Downsampling summarizes historical data into fewer data points. Each summarized data point is calculated using an aggregation method, such as the last recorded value, the average, or the total, applied over a defined time block.

Configure Downsampling

Downsampling is configured using the following environment variables.:

  • O2_COMPACT_DOWNSAMPLING_INTERVAL: Defines how often the downsampling job runs (interval), in seconds.
    Example: O2_COMPACT_DOWNSAMPLING_INTERVAL: "300" (this downsampling job runs every 5 minutes)
  • O2_METRICS_DOWNSAMPLING_RULES: Specifies which data streams to target and how they should be downsampled using defined rules. You can add a comma-separated list of rules.
    Example: O2_METRICS_DOWNSAMPLING_RULES: "o2_cpu_usage:avg:30d:5m, app_analytics:last:10d:10m"

Refer to the Downsampling Rule section.

Downsampling Configuration For Helm Chart Users

Add the environment variables under the enterprise.parameters section in your values.yaml file:

enterprise:  
  enabled: true  
  parameters:  
    `O2_COMPACT_DOWNSAMPLING_INTERVAL`: "60"    
    `O2_METRICS_DOWNSAMPLING_RULES`: "o2_cpu_usage:avg:30d:5m"    

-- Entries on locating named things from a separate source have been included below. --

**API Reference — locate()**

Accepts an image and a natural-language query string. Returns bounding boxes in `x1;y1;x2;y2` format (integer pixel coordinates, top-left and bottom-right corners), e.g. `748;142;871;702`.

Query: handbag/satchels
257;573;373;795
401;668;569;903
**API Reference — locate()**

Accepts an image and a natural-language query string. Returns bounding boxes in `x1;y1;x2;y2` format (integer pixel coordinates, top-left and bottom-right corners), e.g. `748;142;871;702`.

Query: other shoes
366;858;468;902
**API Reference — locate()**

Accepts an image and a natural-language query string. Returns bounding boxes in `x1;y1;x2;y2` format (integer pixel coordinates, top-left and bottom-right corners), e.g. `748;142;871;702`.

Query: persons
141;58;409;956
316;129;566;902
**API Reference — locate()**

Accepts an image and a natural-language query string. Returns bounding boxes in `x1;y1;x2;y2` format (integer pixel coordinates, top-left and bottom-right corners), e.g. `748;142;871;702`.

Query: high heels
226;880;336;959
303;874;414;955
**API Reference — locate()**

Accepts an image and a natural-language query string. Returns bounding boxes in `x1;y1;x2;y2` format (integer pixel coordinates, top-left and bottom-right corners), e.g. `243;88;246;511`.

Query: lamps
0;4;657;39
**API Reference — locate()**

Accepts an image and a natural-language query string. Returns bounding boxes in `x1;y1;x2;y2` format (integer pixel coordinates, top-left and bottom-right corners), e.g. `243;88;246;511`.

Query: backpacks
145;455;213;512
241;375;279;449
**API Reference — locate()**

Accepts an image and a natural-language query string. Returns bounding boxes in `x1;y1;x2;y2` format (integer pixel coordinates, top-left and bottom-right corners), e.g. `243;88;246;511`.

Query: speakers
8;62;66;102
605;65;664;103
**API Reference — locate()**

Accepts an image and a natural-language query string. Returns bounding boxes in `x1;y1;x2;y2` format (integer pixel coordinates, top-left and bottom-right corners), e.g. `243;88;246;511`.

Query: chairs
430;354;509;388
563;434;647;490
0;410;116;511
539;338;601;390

Downsampling Configuration For Terraform Users

Set the same variables in your terraform.tfvars file:

`O2_COMPACT_DOWNSAMPLING_INTERVAL` = "60"  
`O2_METRICS_DOWNSAMPLING_RULES`    = "up:avg:30d:5m"  

Note: After setting the environment variables, make sure to redeploy the OpenObserve instance for the changes to apply.

Downsampling Rule

User-defined rules determine how downsampling is applied to metrics streams. You can define multiple downsampling rules to target different streams or use different configurations.

Each rule must follow the format: pattern:function:offset:step.

Here:

  • pattern: It is a regular expression that specifies the data streams the rule applies to. For example, o2_.*.
  • function: The aggregation function used to summarize values.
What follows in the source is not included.